Al ver mi decisión tan firme, Mónica y las demás entendieron mi resolución, y después de intercambiar miradas, no dijeron más.
Mientras Mónica y yo platicábamos, Javier estaba al lado con Valentino, poniéndose al día. Por precaución, no le había contado la verdad sobre lo mío con Alberto, por miedo a que terminara diciéndoselo a Valentino.
Después de aproximadamente una hora, Javier regresó con una cara de preocupación. No sé qué le habría dicho Valentino para dejarlo así.
Me miró un momento y luego se llevó a Mónica afuera, murmurando algo que no alcancé a escuchar. Cuando Mónica regresó, tenía la misma expresión preocupada que Javier.
"¿Qué pasa?" Pregunté confundida.
Javier se mantuvo a distancia, mientras Mónica, visiblemente incómoda, me tomó de la mano, "Charlotte, Valentino es demasiado astuto. Le dijo a Javier que lo que estás haciendo ahora probablemente sea falso..."
"Así que Javier me mandó a preguntarte, ¿es verdad o no?"
Me sentí un poco mareada, Valentino había adivinado. No puedo creer que, incluso haciendo todo lo posible por parecer real, él aun así viera a través de mí.

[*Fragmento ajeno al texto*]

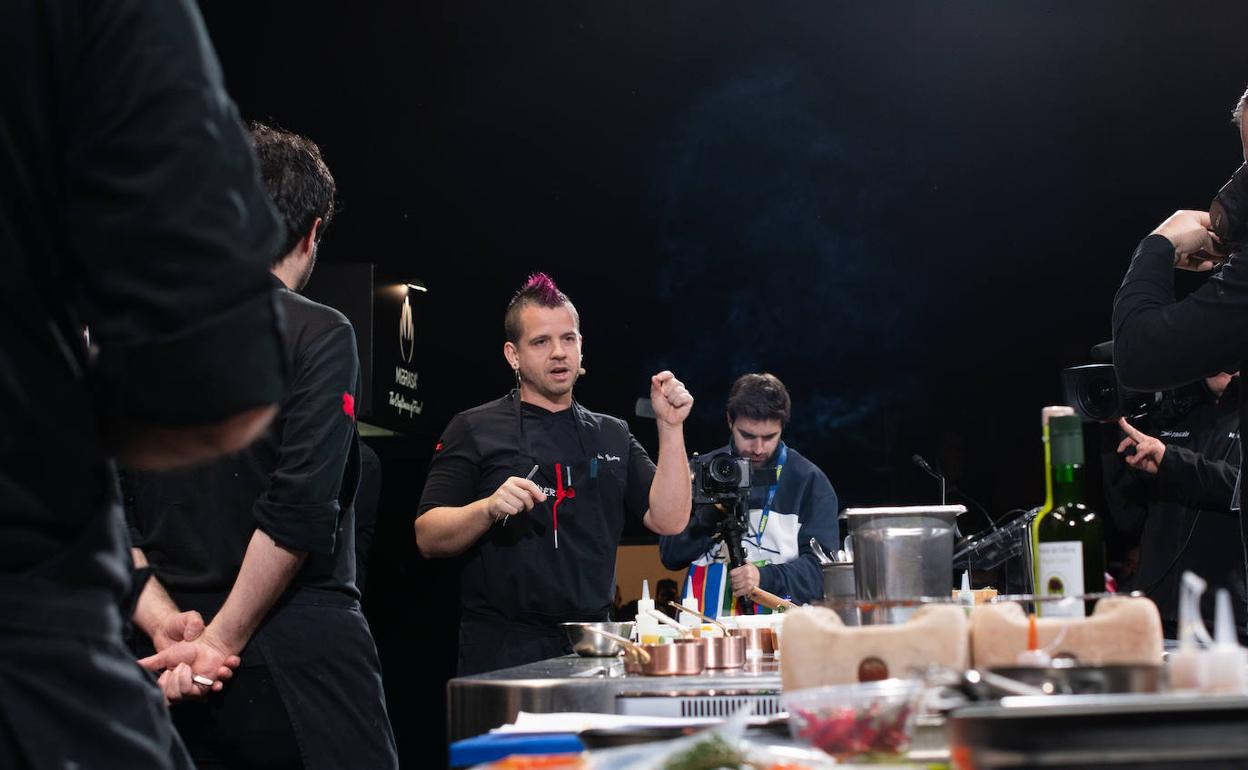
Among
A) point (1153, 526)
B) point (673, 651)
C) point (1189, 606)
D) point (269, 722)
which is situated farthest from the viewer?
point (1153, 526)

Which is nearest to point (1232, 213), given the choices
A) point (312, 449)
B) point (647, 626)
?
point (647, 626)

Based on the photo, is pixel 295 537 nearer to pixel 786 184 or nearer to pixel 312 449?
pixel 312 449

Pero ya que las cosas habían llegado a este punto, más tenía que demostrarle, hacerle ver que no estaba jugando.
No respondí a Mónica, sino que me dirigí directamente hacia Javier y le mostré el anillo en mi mano, "Puedes decirle a Valentino que no le he mentido, ni tengo por qué hacerlo. ¿No siempre ha sabido que lo mío con Alberto no era claro? Solo quiero que mis hijos tengan un padre legítimo, y Alberto es la mejor opción, no peor que él."
Javier no esperaba que fuera directamente a él, y al ver el anillo en mi mano, se puso tan incómodo que casi se le erizaba el cabello, después de toser un poco, asintió, "Está bien, tranquila..."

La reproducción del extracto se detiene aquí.